The Sandman'i önceden izlediğimiz için röportajda hafif spoiler sayılabilecek yerler olabilir, dilerseniz röportajı okumayı dizi sonrasına bırakabilirsiniz.
Onur: İlk sorum Bay Holbrook’a olacak. Hatırlayabildiğim kadarıyla Corinthian çizgi romanlarda tam zamanlı bir kâbus rolündeydi. Dizide ise kısmen kâbus, kısmen de fantezi olarak işlev gösteriyor. Bu sizin yaptığınız bir doğaçlama mıydı?
Boyd Holbrook (The Corinthian): Corinthian sadece Doll House’da var. Bizimse karakteri keşfedip yolun sonunu Seri Katil Fuarı’na çıkarmak için 10 bölümümüz vardı. Fuardaki tarikat lideri gibi halini haklı göstermek adına onu rahatsız edici bir zorba yapamazdık elbette.
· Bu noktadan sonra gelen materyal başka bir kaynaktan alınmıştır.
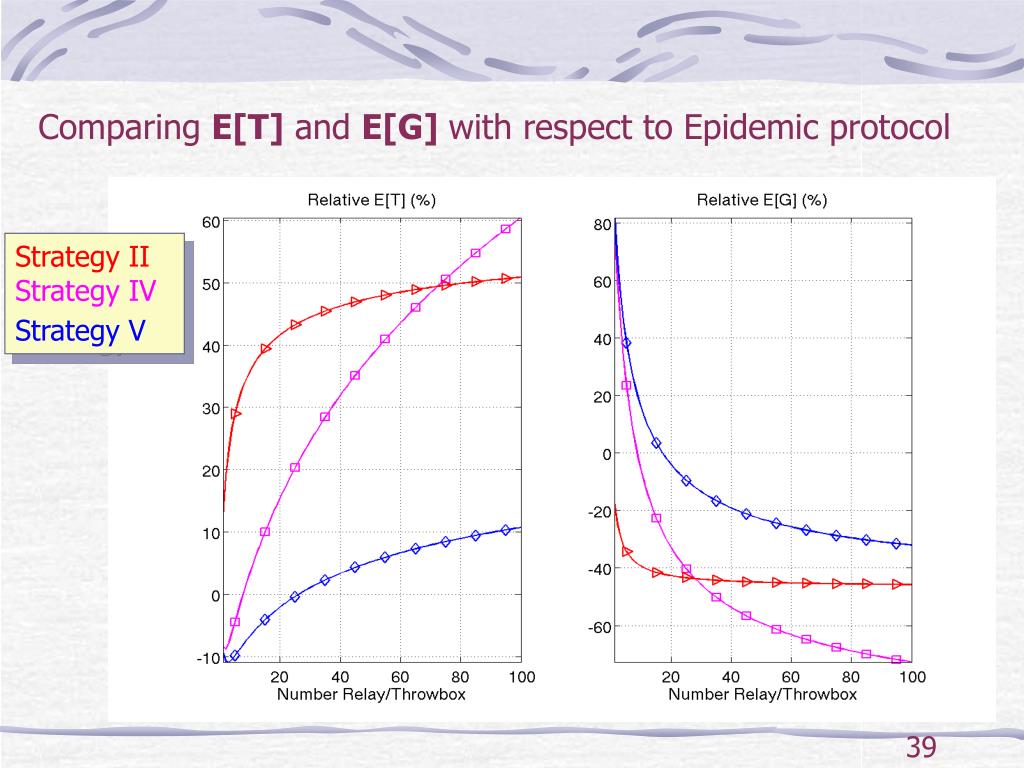 Comparing **E[T]** and **E[G]** with respect to Epidemic protocol

Strategy II
Strategy IV
Strategy V

Relative E[T] (%)

60
50
40
30
20
10
0
-10

20 40 60 80 100
Number Relay/Throwbox

Relative E[G] (%)

80
60
40
20
0
-20
-40
-60

20 40 60 80 100
Number Relay/Throwbox

39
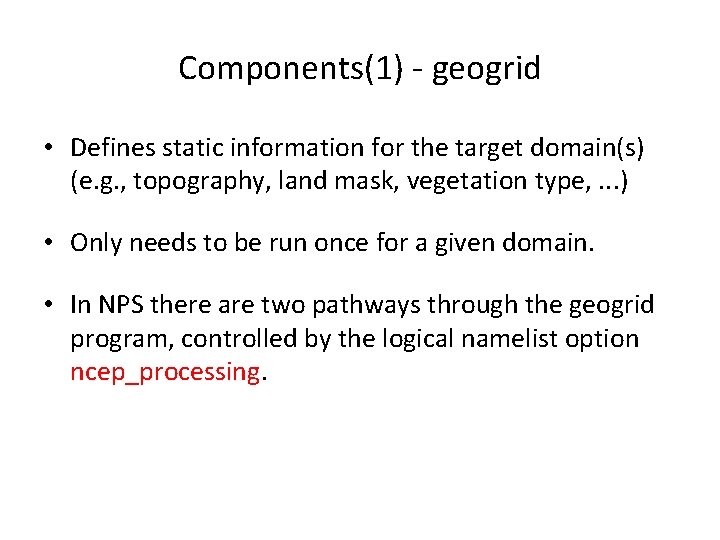 Components(1) - geogrid

• Defines static information for the target domain(s) (e.g., topography, land mask, vegetation type, ...)

• Only needs to be run once for a given domain.

• In NPS there are two pathways through the geogrid program, controlled by the logical namelist option ncep_processing.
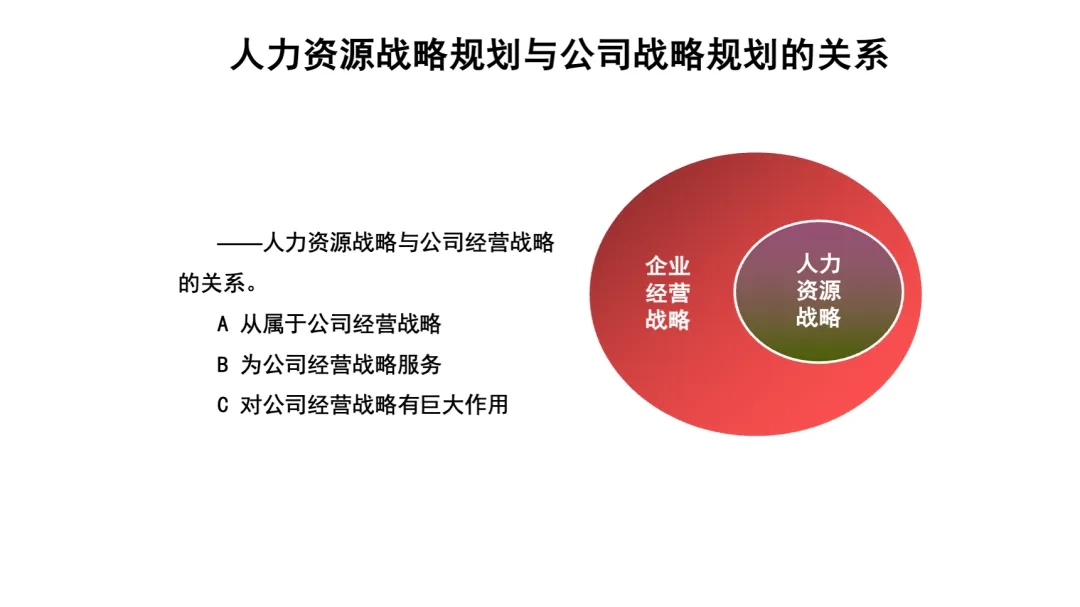 人力资源战略规划与公司战略规划的关系

——人力资源战略与公司经营战略的关系。

A 从属于公司经营战略

B 为公司经营战略服务

C 对公司经营战略有巨大作用

企业经营战略

人力资源战略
Sofistike, fenomen halinin üzerine tam olarak uyması gerekiyordu. The Corinthian bana göre bir bukalemun, halletmesi gereken işe uygun bir şekle şimale bürünen birisi. Karakter çizgi romanda da bu elemente sahip ancak dizide bunu genişletme fırsatımız oldu ve bu konuda övgü alması gereken ben değil, dizinin arkasındaki kreatif ekip. Bana sadece bir yol gösterdiler, ben de o yolda yürüdüm.
Onur: Sıradaki sorum, Bayan Samunyai için. Rose Walker, Morpheus gibi ölümsüz varlıklarla dolu bir evrende bile insanların ne kadar önemli olduğu bizlere kanıtlayan karakterlerden bir tanesi. Onu bu kadar renkli bir karakter yapan şeylerden bir tanesi de yoldaşlarının çok renkli olması. Rose’un yardımcıları arasında sizin favoriniz kimdi?
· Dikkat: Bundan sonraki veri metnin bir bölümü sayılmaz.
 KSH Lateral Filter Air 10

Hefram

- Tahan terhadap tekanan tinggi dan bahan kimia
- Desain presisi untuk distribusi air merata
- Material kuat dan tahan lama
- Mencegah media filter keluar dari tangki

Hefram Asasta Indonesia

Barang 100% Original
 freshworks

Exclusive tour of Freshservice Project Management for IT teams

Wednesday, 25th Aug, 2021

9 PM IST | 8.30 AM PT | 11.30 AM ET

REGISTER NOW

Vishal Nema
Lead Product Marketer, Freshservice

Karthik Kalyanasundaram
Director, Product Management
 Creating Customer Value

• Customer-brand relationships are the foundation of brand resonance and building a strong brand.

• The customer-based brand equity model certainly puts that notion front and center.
Vanesu Samunyai (Rose Walker): Soruyu kendim olarak mı cevaplayayım, yoksa Rose olarak mı?
Onur: İki perspektiften de yaklaşabilirsiniz.
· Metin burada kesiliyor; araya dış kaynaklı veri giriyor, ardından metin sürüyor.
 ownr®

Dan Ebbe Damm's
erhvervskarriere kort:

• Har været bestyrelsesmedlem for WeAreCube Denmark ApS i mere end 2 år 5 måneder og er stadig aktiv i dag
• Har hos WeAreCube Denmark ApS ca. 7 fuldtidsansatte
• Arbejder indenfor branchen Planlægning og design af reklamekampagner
Vaneus Samunyai: Rose adına cevaplayacak olursam, aralarındaki güvene ihanet etmemek adına Lyta derim. Rose ile Lyta arasında daha derin bir duygusal bağ var, birbirlerine ihtiyaç da duyuyorlar. Öte yandan Rose için en önemli kişi de Jed ama hikâyenin büyük bir kısmında yan yana değiller, bu yüzden ona tam anlamıyla bir yoldaş demek de mümkün değil.
Kendi adıma konuşursam herkese bir ayrı bayıldım ama Chantal ve Zelda’nın yeri bende bir ayrı. Chantal ve Zelda ikilisi insanı çok eğlendiren bir ikili.
Onur: Morpheus destansı bir figür; ne bir tanrı ne de bir insan. Kişiliğinin çok insansı özellikleri de var, insandan uzak parçaları da. Bunlar arasında geçiş yapmak size nasıl bir tecrübe yaşattı ve karakterin bu ikili doğasını yansıtırken en çok zorlandığınız nokta neydi?
Tom Sturridge (Morpheus/Dream): Bence karakterin kilit noktası bu geçişler. Evrenin bilinçaltına küratörlük yapan kişi olarak, bilinç sahibi her bir varlığın rüyalarından sorumlu. Herkesin rüyalarını anladığı için herkesin duygularından da haberdar. Bu yüzden olağanüstü bir empati becerisine sahip, başkaları ne hissediyorsa o da hissediyor. Bu kutsal hissiyat korosunun tamamını bünyesinde barındırabilmek için disiplinli ve özenli olmak, hepsini bastırmak zorunda. Karşı karşıya olduğumuz bu varlık alev alev yanan muazzam duygular bastırmak zorunda, bunu da hiçbirini dışarı vurmayarak yapıyor. Karakterin en heyecan verici olduğu kısımlar tüm bu hislerin yüzeye çıkmasını engelleyemediği kısımlardı.